═════ Provided information
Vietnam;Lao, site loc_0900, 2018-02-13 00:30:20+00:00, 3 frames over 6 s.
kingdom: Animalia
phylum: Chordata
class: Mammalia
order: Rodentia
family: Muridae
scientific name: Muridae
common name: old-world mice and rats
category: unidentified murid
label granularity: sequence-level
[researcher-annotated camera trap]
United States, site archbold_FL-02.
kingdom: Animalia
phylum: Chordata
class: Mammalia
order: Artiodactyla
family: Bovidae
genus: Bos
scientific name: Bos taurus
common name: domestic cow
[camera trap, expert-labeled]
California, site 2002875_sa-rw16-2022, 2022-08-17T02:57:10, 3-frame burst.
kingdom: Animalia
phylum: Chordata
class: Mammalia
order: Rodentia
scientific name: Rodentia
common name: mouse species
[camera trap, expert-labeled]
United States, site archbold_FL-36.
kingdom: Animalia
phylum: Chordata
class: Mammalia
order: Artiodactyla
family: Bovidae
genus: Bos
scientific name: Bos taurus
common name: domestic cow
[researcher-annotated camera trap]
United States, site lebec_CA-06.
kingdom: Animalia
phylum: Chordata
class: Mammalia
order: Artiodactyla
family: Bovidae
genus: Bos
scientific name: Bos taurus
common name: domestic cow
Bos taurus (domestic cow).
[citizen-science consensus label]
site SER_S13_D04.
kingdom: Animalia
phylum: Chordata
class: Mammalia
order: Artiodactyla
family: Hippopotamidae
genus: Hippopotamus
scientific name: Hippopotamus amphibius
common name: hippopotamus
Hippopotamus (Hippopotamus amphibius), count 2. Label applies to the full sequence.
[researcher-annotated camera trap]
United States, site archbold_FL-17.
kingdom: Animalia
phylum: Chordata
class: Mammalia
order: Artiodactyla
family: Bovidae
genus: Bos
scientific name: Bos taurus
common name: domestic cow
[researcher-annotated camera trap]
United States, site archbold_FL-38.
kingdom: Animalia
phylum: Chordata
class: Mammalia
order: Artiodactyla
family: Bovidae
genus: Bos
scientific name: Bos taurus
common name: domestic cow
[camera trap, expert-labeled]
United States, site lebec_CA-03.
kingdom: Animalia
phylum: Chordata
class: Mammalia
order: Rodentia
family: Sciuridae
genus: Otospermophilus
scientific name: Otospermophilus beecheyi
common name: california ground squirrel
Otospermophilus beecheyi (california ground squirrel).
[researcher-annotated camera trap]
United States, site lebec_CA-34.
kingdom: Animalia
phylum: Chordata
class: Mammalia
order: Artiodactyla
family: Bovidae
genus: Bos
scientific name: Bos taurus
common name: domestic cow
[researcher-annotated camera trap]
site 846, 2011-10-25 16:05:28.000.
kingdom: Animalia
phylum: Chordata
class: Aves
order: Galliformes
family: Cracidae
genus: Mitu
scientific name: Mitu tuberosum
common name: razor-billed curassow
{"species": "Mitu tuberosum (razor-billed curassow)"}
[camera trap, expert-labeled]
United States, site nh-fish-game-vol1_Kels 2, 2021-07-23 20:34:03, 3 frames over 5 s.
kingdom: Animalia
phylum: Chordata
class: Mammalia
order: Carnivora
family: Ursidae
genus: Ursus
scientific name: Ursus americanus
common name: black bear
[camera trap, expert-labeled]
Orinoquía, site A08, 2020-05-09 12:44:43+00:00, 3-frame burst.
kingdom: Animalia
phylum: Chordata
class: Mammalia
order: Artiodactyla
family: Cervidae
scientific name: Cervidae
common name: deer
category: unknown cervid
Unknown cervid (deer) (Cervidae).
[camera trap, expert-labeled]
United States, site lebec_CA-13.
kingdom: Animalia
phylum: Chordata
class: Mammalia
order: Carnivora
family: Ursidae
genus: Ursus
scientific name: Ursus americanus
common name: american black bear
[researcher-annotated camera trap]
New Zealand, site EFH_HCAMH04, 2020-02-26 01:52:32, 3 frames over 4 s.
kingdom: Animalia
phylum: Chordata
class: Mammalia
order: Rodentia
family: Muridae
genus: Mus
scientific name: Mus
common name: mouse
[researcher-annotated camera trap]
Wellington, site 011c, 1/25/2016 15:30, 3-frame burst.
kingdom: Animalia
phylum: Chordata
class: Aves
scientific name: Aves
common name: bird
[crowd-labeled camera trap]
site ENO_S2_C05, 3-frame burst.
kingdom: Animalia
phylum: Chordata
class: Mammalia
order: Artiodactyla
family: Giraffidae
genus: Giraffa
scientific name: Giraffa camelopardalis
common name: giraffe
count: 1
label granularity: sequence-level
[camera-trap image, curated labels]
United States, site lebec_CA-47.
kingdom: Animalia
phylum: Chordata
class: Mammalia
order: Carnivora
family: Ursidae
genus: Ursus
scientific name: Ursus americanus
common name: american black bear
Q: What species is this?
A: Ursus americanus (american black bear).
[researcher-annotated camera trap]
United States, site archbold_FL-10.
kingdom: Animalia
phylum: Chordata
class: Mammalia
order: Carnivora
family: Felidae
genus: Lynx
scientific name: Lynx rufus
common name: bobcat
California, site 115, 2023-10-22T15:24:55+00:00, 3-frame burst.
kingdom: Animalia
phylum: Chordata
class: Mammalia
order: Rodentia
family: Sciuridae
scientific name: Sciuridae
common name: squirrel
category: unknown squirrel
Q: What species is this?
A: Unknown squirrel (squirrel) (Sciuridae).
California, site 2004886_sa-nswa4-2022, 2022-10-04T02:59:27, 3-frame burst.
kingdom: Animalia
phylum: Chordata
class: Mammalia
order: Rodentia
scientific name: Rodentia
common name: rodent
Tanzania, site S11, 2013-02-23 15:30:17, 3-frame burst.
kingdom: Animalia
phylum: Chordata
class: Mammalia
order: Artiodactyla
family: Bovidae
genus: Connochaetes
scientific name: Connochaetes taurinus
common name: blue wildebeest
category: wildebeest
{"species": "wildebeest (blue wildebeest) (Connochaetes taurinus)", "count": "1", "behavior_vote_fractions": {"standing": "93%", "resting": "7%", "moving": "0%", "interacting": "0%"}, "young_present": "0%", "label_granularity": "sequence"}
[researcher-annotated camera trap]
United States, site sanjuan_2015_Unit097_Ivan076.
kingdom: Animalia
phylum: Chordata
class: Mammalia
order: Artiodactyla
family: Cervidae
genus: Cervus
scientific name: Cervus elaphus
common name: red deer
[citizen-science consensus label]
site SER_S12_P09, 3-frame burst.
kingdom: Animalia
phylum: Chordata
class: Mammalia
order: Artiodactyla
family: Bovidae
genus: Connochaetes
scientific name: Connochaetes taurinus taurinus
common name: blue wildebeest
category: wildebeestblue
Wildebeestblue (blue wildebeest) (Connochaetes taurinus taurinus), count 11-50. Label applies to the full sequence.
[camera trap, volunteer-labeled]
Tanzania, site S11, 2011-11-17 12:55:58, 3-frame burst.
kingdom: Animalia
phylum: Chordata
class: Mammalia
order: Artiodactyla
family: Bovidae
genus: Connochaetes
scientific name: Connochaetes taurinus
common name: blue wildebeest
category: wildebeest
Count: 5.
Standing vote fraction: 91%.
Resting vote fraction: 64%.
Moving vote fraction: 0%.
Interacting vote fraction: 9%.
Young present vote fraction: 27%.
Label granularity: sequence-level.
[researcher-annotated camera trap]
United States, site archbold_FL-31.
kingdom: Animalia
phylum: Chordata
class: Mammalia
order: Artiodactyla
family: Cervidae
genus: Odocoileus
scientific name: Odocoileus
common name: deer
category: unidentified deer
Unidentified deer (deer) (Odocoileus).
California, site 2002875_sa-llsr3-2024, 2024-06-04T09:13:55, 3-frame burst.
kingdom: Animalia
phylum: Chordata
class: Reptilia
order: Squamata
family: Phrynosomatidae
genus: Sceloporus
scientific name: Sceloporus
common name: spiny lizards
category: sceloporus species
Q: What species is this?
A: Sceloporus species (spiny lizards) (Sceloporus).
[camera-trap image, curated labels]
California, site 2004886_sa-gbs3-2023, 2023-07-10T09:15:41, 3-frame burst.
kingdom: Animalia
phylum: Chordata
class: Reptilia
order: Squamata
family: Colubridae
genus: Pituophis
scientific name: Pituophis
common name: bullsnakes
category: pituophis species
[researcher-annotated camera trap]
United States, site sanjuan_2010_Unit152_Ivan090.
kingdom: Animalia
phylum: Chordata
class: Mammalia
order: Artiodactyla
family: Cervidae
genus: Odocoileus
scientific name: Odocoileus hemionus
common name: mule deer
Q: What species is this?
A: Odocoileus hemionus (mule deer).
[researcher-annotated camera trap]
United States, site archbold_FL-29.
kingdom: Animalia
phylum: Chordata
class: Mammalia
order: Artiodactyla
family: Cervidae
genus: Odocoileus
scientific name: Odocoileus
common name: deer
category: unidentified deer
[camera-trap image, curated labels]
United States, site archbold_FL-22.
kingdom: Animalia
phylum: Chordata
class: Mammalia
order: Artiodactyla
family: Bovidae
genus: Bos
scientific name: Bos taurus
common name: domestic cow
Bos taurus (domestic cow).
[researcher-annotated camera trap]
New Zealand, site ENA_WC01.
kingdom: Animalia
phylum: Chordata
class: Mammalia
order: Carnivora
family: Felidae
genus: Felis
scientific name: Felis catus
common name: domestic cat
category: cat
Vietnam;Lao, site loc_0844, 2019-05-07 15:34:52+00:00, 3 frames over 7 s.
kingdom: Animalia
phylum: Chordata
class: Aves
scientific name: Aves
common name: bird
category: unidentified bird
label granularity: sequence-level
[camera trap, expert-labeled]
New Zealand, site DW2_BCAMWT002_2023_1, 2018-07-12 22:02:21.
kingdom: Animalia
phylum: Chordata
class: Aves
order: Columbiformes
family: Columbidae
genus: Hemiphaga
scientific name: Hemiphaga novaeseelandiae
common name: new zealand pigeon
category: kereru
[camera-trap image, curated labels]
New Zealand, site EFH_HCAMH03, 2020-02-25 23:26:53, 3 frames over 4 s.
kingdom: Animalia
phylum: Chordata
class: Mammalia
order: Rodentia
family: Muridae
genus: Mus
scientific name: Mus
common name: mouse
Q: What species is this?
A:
══════════
Problem to work on:
Return the material exactly as it stands above, but only from its first line to the line containing "2022-08-17T02:57:10, 3-frame burst.", both ends included.

Output:
Vietnam;Lao, site loc_0900, 2018-02-13 00:30:20+00:00, 3 frames over 6 s.
kingdom: Animalia
phylum: Chordata
class: Mammalia
order: Rodentia
family: Muridae
scientific name: Muridae
common name: old-world mice and rats
category: unidentified murid
label granularity: sequence-level
[researcher-annotated camera trap]
United States, site archbold_FL-02.
kingdom: Animalia
phylum: Chordata
class: Mammalia
order: Artiodactyla
family: Bovidae
genus: Bos
scientific name: Bos taurus
common name: domestic cow
[camera trap, expert-labeled]
California, site 2002875_sa-rw16-2022, 2022-08-17T02:57:10, 3-frame burst.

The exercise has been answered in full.